::: Records to process

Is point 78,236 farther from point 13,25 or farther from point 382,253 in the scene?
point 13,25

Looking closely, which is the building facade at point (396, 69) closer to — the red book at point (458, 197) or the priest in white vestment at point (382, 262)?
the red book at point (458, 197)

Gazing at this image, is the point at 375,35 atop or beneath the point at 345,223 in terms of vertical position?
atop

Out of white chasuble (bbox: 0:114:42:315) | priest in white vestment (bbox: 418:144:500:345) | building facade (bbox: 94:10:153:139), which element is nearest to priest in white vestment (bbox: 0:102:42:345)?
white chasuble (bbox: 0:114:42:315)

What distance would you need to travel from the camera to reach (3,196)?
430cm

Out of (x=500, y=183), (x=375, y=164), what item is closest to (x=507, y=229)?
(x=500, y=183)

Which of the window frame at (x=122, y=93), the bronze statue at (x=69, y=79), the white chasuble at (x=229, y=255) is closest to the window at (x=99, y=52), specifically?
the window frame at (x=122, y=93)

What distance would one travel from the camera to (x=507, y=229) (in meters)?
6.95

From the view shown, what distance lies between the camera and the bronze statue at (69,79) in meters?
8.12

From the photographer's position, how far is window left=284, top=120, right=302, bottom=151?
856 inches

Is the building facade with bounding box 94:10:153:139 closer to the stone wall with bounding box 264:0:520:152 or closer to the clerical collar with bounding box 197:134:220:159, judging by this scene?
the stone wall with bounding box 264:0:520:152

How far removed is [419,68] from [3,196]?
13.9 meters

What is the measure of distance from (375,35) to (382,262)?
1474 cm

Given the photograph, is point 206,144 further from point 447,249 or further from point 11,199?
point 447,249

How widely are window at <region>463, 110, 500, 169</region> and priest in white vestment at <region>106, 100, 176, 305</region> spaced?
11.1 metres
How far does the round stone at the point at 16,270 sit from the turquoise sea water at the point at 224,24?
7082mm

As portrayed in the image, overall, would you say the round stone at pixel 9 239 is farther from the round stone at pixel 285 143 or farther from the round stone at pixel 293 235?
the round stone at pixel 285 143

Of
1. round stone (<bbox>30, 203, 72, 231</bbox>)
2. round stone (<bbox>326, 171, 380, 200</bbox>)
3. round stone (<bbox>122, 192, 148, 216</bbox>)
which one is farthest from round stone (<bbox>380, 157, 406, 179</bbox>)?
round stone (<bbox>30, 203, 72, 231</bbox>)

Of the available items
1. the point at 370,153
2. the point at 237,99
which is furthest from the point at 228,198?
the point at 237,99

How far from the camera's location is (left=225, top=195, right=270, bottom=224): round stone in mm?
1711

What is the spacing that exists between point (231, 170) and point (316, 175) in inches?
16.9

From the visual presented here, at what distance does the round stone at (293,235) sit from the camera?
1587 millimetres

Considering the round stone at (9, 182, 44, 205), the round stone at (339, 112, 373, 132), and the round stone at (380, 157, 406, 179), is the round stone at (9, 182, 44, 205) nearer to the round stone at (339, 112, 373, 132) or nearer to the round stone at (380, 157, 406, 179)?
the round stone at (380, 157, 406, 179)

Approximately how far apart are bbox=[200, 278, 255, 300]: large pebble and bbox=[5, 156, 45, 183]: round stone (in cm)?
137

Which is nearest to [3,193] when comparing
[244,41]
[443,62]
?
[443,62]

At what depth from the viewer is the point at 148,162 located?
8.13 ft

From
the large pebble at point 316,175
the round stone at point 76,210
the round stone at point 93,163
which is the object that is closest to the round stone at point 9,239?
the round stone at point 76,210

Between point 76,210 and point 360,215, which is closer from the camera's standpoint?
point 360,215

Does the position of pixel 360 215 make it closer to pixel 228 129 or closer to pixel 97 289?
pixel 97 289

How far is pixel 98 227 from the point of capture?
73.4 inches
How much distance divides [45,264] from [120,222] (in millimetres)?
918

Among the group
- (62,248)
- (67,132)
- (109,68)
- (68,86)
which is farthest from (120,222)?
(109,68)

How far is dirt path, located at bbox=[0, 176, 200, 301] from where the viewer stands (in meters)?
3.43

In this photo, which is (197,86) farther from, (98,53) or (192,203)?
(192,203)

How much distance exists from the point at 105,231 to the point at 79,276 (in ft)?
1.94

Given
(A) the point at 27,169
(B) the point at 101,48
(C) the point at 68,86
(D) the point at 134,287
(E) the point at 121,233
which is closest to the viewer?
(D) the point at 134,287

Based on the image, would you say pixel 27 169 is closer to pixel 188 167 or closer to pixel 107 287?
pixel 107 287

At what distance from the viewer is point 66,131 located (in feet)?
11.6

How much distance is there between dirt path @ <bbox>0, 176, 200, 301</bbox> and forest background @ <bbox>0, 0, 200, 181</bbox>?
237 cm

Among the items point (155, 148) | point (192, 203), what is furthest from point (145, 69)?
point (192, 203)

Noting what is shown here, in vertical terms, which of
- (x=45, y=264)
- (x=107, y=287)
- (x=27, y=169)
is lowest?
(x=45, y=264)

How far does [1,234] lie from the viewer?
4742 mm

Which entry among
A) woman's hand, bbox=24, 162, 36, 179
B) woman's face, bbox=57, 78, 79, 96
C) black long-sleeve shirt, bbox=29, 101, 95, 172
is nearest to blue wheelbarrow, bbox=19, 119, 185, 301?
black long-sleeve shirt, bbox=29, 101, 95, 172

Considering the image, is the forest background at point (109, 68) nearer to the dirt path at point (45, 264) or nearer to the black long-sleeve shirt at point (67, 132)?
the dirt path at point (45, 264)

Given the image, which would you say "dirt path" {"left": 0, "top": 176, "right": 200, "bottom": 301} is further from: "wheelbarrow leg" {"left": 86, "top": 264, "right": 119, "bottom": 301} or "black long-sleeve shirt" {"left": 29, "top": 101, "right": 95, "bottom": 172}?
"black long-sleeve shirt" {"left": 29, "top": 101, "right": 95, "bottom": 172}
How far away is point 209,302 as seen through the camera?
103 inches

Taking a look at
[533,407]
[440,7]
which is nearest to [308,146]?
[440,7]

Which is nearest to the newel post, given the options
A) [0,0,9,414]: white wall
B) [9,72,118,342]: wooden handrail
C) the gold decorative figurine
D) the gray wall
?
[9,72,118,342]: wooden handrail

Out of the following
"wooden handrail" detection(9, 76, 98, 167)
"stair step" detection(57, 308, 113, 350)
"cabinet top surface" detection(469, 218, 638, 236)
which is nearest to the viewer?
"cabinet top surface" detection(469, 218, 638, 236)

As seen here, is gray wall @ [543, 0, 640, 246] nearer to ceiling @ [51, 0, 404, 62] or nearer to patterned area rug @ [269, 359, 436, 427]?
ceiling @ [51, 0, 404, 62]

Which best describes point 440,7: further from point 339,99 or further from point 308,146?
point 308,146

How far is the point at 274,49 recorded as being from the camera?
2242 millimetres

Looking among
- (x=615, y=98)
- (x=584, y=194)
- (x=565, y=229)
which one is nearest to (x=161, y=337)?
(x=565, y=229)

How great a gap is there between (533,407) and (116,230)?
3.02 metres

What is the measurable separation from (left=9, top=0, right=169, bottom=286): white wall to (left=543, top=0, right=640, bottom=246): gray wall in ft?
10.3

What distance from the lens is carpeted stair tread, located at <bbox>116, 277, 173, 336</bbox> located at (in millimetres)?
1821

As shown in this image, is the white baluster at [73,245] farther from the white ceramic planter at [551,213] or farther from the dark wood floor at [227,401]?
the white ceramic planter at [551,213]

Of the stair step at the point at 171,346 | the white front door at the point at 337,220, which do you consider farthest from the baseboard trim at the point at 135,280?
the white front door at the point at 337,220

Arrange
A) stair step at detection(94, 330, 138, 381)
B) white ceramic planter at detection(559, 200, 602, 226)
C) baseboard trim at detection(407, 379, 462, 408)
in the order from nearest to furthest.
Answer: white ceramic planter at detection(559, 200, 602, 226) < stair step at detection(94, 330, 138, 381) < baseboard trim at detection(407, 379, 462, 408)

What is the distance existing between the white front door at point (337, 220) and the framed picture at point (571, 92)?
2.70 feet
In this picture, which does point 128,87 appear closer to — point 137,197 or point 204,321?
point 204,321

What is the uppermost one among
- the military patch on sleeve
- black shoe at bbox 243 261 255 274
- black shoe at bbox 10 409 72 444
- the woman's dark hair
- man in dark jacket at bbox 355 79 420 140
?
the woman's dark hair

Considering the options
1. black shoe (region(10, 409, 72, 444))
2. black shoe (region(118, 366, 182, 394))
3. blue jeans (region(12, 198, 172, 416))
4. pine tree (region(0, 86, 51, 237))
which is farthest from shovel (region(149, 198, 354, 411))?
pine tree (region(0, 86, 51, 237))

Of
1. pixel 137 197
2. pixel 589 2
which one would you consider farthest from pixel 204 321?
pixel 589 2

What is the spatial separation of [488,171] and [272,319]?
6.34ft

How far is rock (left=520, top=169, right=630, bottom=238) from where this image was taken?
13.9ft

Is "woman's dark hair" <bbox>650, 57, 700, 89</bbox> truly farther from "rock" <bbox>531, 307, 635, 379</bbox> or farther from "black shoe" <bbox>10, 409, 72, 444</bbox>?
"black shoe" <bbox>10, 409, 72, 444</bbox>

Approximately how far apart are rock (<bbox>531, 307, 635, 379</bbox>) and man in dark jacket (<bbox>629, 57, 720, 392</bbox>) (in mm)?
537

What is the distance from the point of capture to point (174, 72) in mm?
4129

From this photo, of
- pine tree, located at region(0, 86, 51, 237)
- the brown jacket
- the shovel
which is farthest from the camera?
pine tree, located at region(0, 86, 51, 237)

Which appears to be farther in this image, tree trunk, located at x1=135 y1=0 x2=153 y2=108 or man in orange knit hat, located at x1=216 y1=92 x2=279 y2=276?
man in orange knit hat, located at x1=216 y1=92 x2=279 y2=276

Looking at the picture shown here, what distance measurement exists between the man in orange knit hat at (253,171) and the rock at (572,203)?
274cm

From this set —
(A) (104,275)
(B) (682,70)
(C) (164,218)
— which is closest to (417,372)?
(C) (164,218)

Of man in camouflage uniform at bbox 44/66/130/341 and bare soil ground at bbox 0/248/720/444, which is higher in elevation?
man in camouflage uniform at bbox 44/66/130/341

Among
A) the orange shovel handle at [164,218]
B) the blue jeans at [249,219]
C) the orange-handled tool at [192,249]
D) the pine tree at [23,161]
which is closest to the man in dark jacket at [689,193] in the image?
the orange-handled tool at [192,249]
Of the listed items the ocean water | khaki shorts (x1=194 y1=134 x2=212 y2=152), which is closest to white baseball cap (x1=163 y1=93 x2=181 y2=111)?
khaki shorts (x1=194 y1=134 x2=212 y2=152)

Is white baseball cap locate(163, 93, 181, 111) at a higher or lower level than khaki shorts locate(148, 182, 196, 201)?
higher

::::::

-- Request --
Retype exactly the lines from the one containing "Which appears to" through the last line of the records above, including both.

-- Exercise output --
Which appears to be farther in this image, tree trunk, located at x1=135 y1=0 x2=153 y2=108 or man in orange knit hat, located at x1=216 y1=92 x2=279 y2=276?
man in orange knit hat, located at x1=216 y1=92 x2=279 y2=276

Looking at the picture shown here, what distance measurement exists between the man in orange knit hat at (253,171) and the rock at (572,203)?
274cm

From this set —
(A) (104,275)
(B) (682,70)
(C) (164,218)
— which is closest to (417,372)?
(C) (164,218)

Of man in camouflage uniform at bbox 44/66/130/341 and bare soil ground at bbox 0/248/720/444, which is higher in elevation?
man in camouflage uniform at bbox 44/66/130/341

Among
A) the orange shovel handle at [164,218]
B) the blue jeans at [249,219]
C) the orange-handled tool at [192,249]
D) the pine tree at [23,161]
which is closest to the man in dark jacket at [689,193] in the image?
the orange-handled tool at [192,249]
Of the listed items the ocean water | khaki shorts (x1=194 y1=134 x2=212 y2=152), which is closest to white baseball cap (x1=163 y1=93 x2=181 y2=111)?
khaki shorts (x1=194 y1=134 x2=212 y2=152)

Is white baseball cap locate(163, 93, 181, 111) at a higher or lower level than khaki shorts locate(148, 182, 196, 201)?
higher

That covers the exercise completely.